- Citizenship: Spain
- Education: University of Seville (Spain)
- Occupations: Artificial intelligence researcher, professor
- Employer(s): Pablo de Olavide University (Seville, Spain)
- Awards: National Award of Computer Science (SCIE and FBBVA), 2024
- Website: datalab.upo.es/troncoso

= Alicia Troncoso Lora =

Spanish computer scientist

Alicia Troncoso Lora (born 1974 in Carmona, Spain) is a Spanish computer scientist and professor specializing in artificial intelligence. She is a professor of computer science at the Universidad Pablo de Olavide (UPO) in Seville, Spain, and director of the master's program in computer science at UPO. Troncoso is the president of the Spanish Association for Artificial Intelligence (AEPIA) and a member of the advisory board of the Andalusian Digital Agency.

== Education ==
Troncoso earned her PhD in Computer Science from the University of Seville in 2005 with a dissertation titled "Advanced Techniques of Prediction and Optimization Applied to Power Systems,"

== Academic career ==
From 1999 to 2002, Troncoso was a research fellow at the University of Seville's Department of Computer Science and Languages. She served as a lecturer there from 2002 to 2005 before joining the Universidad Pablo de Olavide in 2005. At UPO, she served as Vice-Rector for Quality and Planning (2009–2011), Vice-Rector for ICT, Quality and Innovation (2012–2015), and Vice-Rector for Information Technologies and Digital Innovation (2016–2020). She became a Full Professor in 2018 and has served as Academic Coordinator for the bachelor's degree in Computer Science (2012–2015) and Director of the Master's Program in Computer Science. She is also a member of the Academic Council of the Valencian Graduate School and Research Network in Artificial Intelligence (ValgrAI) since 2022.

== Research career ==
Troncoso's research focuses on time series forecasting, big data, and deep learning, with applications in energy and environmental sciences. Her work includes the development of machine learning algorithms for time series prediction and energy forecasting. Key publications include:

- A 2007 study on electricity market price forecasting using nearest-neighbor techniques, published in IEEE Transactions on Power Systems.
- A 2019 study on solar power forecasting using deep learning, published in Expert Systems.
- A 2025 study introducing a new metric to evaluate explain-ability techniques for machine learning models in time series forecasting, published in IEEE Transactions on Pattern Analysis and Machine Intelligence.

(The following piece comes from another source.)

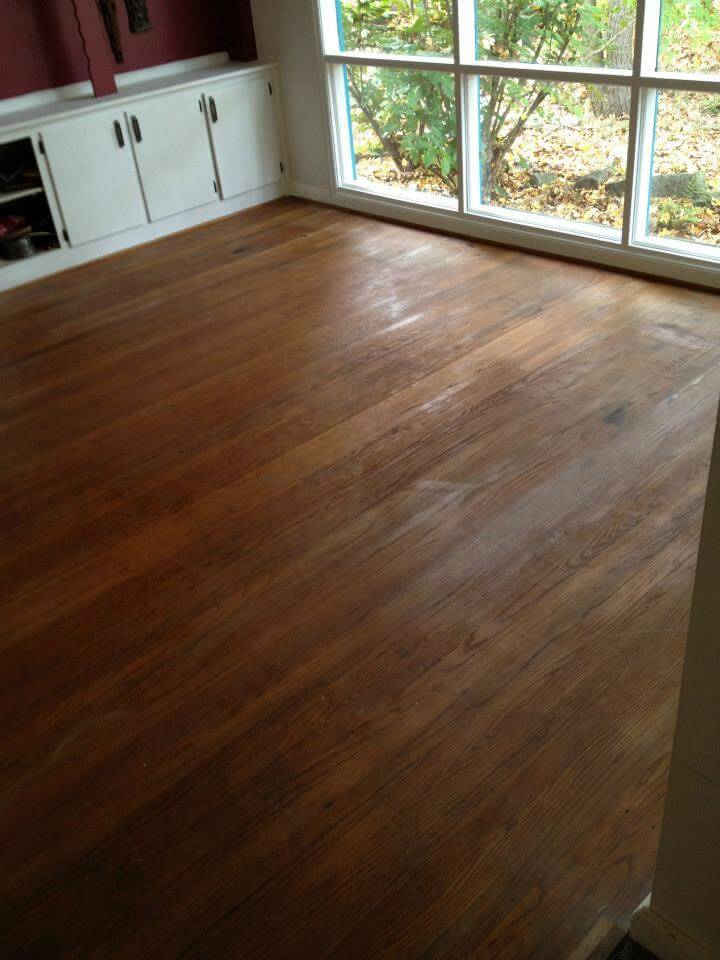 a damaged hardwood floor surface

According to Google Scholar, she has authored over 200 publications with an h-index above 40. Troncoso has supervised several doctoral dissertations and led research projects funded by the European Union and the Spanish government.

Leadership and affiliations

Troncoso has been President of the Spanish Association for Artificial Intelligence (AEPIA) since 2021. She serves on the advisory board of the Andalusian Digital Agency and is a member of the Scientific Advisory Committee of the AI4ES Network of Excellence, contributing to its Strategic Research Agenda.

== Awards and recognition ==

- 2005: Best Research Work Award, Endesa Foundation, for her doctoral dissertation.
- 2020: ROMA Award in the STEM category for her research career.
- 2024: National Computer Science Award (ARITMEL category) for contributions to artificial intelligence, conferred by the Spanish Computer Science Society (SCIE) and the BBVA Foundation.